Eschewing the stereotype of the struggling artist, Dalí was well known for doing almost anything for a quick buck. So much so that the surrealist poet André Breton nicknamed him “Avida Dollars”–an anagram of Dalí’s name that translates to “eager for cash.” Perhaps his most successful venture was designing the logo for the lollipop brand, Chupa Chups. In 1969 while having coffee with Dalí, the founder of the lollipop company Enric Bernat complained of his difficulty in finding a suitable logo. There and then Dalí went to work doodling some rough sketches on a nearby newspaper incorporating the brand name into the now iconic daisy design, for which he was well remunerated.          Dalí was also not above endorsing products, as this advertisement he did for the Lanvin chocolate brand shows. Other brands he advertised for included  Alka Selzer, Braniff airways, and the Spanish brandy Veterano. In his early career Dalí, a well-known spendthrift, took to paying his secretaries with commissions on his artwork in lieu of monetary payment. While worth little at the time, the pieces appreciated to be worth, in some cases, over one million dollars, rendering some of his secretaries millionaires once they cashed in.

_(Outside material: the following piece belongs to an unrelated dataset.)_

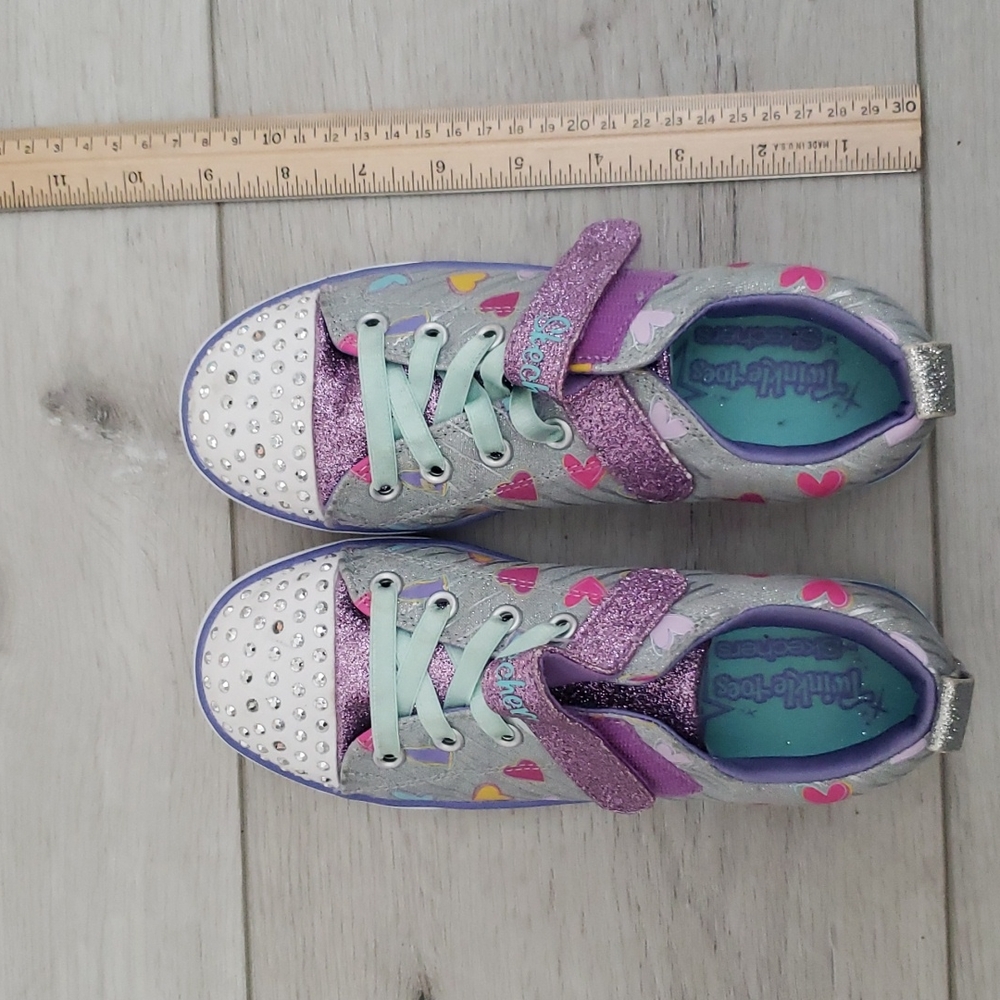 Girls Skechers Twinkletoes tennis shoes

It is ironic that despite his obsession with money, Dalí came close to bankruptcy in 1974 after a string of bad deals conducted by dubious business managers. Luckily, after a round of fundraising on the part of his friends in the art world, he got back on his feet. 

5. Dalí the animal lover 

Dalí was famous for his paintings of elephants and tigers, he was even pictured taking an anteater for a walk in Paris in 1969 and appeared on an American talk show walking another such anteater on a lead. It was, however, his pet ocelot (a type of feral cat found mainly in central America), named Babou, that garnered Dalí’s affection. He would keep his ocelot, supposedly gifted by the Colombian head of state in the 1960s, on a stone studded collar. In a particularly humorous incident Dalí took the cat into an upmarket Manhattan restaurant causing great distress to one female diner - in an attempt to calm her down Dalí told her that it was merely a house cat and explained away its unique coat by claiming he had painted it on himself.